Our decision process kind of boiled down to this: we like wider planks, we have tons of crazy kids, we live in an area with humidity, we plan on reselling the house at some point (hopefully with floors that still look good), engineered today seems like it is not the same as engineered ten years ago, and if you go a little thicker on the hardwood surface layer, then it can be altered in the future like hardwood can. In fact, the top layer on engineered is sometimes as thick as the portion that can actually be sanded over time on hardwood. Did we make the right choice? Jury’s out- it isn’t installed yet! But I’m so tired of this topic and so convinced that it is going to trump that green and gold linoleum that I’m not sure I even care anymore.
Yes the house is chaos, but that didn’t stop Christmas from coming. We put a large piece of leftover carpet in the living room to cover a chunk of the subfloor, the girls picked out the tallest tree we have ever had thanks to that gorgeous new ceiling, and I deep cleaned all of the windows in this room. Then I touched up and repainted all of the window trim which made a super visible change to the space.
During the past week before Christmas, the flooring team rebuilt the stairs which turned out great. Ronny and I have always dreamed of having un-creaky stairs and we finally have them!! They aren’t quite finished yet…nor are they childproof as you can see…
On Christmas Eve we had a cold storm roll in. The temp was around 20-26. What was the scheduled project for this chilly day? New front door.

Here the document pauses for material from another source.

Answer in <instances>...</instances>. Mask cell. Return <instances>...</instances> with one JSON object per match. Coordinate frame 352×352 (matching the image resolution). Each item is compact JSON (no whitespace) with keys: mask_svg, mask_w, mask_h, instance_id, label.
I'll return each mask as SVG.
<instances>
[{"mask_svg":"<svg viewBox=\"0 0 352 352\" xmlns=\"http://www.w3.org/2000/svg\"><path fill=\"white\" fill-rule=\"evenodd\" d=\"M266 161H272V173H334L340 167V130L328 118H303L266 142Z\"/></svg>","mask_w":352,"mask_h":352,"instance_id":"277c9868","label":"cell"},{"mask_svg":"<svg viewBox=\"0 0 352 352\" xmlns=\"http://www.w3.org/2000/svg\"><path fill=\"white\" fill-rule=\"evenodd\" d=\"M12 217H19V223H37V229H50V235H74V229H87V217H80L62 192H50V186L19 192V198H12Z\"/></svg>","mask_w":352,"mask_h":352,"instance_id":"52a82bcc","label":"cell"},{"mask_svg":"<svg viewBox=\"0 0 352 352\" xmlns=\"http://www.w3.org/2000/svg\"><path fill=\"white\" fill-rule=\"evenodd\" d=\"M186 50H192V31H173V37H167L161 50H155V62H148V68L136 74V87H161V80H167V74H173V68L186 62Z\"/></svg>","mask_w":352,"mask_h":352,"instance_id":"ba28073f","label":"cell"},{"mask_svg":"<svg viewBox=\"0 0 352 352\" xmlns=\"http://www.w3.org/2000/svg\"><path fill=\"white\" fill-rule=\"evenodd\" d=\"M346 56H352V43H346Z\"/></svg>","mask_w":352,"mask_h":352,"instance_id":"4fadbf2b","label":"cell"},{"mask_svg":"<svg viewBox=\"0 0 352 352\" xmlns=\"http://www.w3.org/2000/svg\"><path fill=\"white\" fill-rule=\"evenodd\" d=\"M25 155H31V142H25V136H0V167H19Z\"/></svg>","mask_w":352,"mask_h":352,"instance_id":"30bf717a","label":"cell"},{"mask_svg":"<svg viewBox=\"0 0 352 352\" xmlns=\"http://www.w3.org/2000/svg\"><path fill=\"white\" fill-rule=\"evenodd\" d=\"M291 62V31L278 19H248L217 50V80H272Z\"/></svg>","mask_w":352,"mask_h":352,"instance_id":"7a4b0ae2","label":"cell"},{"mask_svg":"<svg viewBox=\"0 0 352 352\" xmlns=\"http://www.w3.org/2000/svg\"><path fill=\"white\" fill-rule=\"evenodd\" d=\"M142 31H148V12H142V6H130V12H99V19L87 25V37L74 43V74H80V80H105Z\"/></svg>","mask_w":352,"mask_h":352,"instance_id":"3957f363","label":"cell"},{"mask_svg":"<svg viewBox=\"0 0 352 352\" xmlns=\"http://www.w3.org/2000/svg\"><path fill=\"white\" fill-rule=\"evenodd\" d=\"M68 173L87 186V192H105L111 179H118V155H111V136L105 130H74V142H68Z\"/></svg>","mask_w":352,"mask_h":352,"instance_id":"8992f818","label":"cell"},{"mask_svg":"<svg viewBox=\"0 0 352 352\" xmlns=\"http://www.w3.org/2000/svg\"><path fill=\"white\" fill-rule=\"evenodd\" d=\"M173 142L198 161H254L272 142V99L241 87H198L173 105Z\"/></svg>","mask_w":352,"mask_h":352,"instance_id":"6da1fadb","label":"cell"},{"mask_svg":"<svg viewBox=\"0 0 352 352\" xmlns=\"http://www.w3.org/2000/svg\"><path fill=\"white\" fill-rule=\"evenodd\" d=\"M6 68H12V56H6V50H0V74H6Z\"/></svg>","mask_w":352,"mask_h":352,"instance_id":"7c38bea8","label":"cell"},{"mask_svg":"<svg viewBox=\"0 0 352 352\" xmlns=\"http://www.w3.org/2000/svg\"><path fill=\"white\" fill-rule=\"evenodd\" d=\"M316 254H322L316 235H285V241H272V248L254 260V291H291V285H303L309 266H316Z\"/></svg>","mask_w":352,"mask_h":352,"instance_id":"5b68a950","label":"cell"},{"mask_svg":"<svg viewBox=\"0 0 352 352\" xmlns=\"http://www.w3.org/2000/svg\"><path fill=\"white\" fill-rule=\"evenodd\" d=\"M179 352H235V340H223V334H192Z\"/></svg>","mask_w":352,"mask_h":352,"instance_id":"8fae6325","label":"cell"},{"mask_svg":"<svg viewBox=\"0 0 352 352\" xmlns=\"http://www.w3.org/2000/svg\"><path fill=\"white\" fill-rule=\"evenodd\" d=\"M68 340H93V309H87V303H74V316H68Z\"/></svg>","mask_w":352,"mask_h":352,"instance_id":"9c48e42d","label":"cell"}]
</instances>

Yes, my pink door is tragically gone, but it had to go. The sidelights were falling apart on the exterior and the entire framing around the door was allowing a lot of cold air and water to seep in. To top it off, the door has not been closing well the entire time we have lived here which means when the kids go in and out, it gets properly closed about half the time… at best. The linoleum was pulled up and the sub floor and even a few joists replaced due to water and termite damage. New front door meant we had a hole cut in the front of the house for several hours which was quite…drafty.
Thankfully they finished the install before the evening snow blew in. The entrance to our house was my least favorite part of this home when we purchased and it is now so radically different! I love the amount of light that pours in to the front now and I’m so excited for my pink magnolia we had planted in the front, now visible right through the doors, to bloom in just a few months!!